The Financial Times, in an editorial, calls on the United States to abolish the annual "certification" process by which it sits in judgment on other countries' efforts against drugs. The newspaper described the procedure as "inconsistent" and "politicised," with "little connection with what is happening in the market for narcotics," and noted that it "also has the United States--the world's largest consumer of illegal narcotics--setting itself up as judge and jury of the poorer countries that have the misfortune to be suppliers." The Financial Times reported that the European Union was about to challenge U.S. proposals on the administration of Internet addresses, because it feared they would "consolidate permanent U.S. jurisdiction over the Internet."

The conservative Daily Telegraph ran a story about "penguin prostitutes" in Antarctica. Researchers for the New Zealand Antarctic Program had found that male Adelie penguins on Ross Island, 800 miles from the South Pole, "pay for sexual favours with rocks and stones, a limited resource that can prove crucial for the survival of broods." This was the first ever recorded example of bird prostitution, the paper said. Other stories in Thursday's Telegraph included a revolt by Earl Spencer's English country neighbors against his plan to create a 500-car parking lot outside the walls of his park for use by tourists visiting the grave of his late sister, Diana, and a front-page piece reporting "major cracks in the Iraqi peace deal" that suggested that U.N. Secretary-General Kofi Annan's peace deal "might not have lifted the threat of military confrontation."

Kuwait's Communications, Electricity, and Water Minister Jassem Al-Oun was reported Thursday in the Kuwait Times as predicting that "a military confrontation [with Iraq] will ultimately take place which will have devastating effects in the region and tragic consequences for the Iraqi people." He was opening a new telephone exchange that he called a big step in repairing the damage caused to Kuwait by Iraq in the last such confrontation. In Dublin, the Irish Times ran an editorial headlined "Triumph for Annan," which concluded that "Mr. Annan is entitled now to have the US pay up its accumulated arrears to the world body."

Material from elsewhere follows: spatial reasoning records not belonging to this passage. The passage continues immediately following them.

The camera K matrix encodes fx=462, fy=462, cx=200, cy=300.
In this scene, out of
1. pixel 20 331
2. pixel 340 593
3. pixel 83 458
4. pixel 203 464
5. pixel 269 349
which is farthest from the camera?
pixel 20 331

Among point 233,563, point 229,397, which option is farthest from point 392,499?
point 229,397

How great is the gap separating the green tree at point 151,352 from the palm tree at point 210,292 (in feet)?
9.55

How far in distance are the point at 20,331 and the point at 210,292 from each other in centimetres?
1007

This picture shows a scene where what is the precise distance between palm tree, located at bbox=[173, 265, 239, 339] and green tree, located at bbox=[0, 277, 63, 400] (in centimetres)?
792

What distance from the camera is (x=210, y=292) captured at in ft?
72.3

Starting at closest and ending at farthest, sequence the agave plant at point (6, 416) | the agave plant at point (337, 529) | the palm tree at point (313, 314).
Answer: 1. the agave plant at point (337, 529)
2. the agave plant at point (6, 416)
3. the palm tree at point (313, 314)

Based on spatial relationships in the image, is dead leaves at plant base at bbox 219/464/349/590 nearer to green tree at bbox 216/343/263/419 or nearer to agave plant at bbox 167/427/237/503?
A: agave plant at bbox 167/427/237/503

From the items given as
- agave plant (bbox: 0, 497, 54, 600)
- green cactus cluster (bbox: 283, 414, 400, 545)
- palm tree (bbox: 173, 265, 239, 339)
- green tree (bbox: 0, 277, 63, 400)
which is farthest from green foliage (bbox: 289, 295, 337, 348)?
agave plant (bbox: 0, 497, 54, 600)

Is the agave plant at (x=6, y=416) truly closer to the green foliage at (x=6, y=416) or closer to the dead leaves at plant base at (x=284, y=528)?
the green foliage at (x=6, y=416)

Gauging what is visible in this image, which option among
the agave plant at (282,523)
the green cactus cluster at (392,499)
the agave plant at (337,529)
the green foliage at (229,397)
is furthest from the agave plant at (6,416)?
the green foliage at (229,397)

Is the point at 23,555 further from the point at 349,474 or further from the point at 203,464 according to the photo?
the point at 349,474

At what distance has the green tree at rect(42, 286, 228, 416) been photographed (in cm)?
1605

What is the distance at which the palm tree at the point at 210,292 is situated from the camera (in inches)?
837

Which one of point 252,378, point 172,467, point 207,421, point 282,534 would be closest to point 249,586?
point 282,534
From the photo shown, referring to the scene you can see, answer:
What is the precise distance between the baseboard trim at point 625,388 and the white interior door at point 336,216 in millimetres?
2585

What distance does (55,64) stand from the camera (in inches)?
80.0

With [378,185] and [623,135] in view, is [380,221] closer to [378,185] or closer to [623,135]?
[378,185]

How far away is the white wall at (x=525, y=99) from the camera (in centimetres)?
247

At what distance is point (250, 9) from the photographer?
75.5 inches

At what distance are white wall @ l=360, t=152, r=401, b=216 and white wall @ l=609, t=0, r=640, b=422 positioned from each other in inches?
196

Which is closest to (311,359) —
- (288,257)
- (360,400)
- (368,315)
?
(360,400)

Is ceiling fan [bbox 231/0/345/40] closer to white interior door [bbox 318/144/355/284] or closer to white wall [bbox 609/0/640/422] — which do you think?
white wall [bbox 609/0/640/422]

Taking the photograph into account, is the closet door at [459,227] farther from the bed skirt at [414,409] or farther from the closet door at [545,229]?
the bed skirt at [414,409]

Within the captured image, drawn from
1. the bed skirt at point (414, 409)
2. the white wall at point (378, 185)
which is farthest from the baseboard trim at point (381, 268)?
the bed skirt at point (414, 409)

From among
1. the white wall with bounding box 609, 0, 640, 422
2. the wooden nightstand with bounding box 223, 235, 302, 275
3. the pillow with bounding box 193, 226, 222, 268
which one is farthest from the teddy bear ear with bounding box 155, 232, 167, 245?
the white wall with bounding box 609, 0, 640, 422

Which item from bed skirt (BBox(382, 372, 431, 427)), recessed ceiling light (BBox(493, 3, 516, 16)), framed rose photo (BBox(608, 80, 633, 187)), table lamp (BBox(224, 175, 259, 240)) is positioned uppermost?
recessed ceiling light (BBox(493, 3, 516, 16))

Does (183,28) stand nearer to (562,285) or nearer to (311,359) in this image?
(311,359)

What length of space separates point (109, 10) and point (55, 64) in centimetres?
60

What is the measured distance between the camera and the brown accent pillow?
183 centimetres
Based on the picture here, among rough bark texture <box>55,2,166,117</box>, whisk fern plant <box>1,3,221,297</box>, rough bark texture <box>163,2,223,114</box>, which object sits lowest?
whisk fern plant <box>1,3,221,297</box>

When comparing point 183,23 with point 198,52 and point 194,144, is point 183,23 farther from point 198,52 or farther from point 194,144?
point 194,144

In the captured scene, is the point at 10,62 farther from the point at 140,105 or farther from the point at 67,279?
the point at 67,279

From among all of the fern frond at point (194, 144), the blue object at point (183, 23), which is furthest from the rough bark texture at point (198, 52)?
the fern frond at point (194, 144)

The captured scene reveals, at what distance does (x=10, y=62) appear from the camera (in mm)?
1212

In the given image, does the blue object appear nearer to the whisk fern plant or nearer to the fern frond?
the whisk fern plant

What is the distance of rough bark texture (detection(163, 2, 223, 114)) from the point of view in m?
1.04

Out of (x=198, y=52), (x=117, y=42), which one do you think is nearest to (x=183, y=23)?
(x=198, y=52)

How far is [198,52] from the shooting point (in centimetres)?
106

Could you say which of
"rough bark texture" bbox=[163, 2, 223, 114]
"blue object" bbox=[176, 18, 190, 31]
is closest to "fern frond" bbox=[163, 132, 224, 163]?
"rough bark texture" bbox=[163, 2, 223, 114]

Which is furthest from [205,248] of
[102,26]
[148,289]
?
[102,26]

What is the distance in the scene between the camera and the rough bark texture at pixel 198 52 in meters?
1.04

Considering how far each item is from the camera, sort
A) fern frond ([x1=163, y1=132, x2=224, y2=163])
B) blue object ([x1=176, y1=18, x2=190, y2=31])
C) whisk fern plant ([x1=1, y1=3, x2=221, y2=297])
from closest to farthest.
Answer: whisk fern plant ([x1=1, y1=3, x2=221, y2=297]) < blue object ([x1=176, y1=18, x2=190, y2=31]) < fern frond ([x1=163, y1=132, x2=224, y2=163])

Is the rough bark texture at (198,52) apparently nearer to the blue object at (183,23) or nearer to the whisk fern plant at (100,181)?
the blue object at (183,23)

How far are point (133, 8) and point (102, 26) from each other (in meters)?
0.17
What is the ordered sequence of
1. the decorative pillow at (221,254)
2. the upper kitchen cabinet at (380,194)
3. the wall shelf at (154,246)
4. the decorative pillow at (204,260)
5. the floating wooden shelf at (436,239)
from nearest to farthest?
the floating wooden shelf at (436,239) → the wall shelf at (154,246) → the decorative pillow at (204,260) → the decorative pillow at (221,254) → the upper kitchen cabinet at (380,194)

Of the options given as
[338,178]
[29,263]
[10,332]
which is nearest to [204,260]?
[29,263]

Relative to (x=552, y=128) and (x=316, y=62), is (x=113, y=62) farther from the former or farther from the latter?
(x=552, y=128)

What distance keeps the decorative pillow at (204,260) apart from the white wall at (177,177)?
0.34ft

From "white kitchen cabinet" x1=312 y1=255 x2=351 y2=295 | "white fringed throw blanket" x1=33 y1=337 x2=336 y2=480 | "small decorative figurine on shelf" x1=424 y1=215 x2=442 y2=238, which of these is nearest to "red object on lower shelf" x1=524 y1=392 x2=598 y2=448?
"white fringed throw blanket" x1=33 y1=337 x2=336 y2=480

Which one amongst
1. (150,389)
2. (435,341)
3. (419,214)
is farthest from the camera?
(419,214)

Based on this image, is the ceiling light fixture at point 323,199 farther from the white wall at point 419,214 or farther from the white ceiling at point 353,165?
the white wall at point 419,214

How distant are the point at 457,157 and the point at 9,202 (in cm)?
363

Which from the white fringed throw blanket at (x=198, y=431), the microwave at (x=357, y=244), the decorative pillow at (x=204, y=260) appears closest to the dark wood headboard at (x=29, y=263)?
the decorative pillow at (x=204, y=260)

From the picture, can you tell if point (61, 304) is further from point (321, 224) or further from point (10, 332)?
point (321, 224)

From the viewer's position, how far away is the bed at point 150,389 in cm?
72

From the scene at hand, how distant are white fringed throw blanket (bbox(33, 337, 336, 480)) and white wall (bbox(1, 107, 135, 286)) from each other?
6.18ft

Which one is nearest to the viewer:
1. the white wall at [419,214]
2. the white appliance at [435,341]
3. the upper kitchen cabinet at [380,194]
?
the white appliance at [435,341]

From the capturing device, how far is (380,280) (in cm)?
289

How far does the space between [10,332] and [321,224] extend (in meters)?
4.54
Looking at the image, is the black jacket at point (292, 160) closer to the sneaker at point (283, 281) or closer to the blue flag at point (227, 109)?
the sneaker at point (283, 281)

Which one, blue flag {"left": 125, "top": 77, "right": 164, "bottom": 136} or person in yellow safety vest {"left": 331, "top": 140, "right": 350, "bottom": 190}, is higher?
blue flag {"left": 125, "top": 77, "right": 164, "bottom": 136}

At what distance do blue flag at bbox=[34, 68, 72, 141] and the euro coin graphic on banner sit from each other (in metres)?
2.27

In Israel, the liberal Ha'aretz led Thursday on the crisis in the Mossad after the arrest in Switzerland of one of its agents and the resignation Tuesday of its chief, Danny Yatom. In an editorial, it called for a root-and-branch restructuring of Israel's three intelligence services--Mossad, Shin Bet, and Military Intelligence--and the appointment of a prime-ministerial intelligence adviser to coordinate their work. The conservative English-language Jerusalem Post also called for such an appointment and said it was "imperative" to get Mossad "back on track" as quickly as possible.

The Times of London, a Murdoch newspaper, devoted both a report and an editorial to the news that a surge in demand for exorcisms has led the Vatican to revise its 400-year-old formula for deliverance. Changes to be announced shortly "are not expected to alter the key part, where the demon is ordered to leave the person, but to shorten the accompanying prayers and invocations." The editorial said it was "encouraging that the Vatican considers exorcism worthy of modernisation," adding, "It is reassuring to discover that the Vatican has not dropped its guard."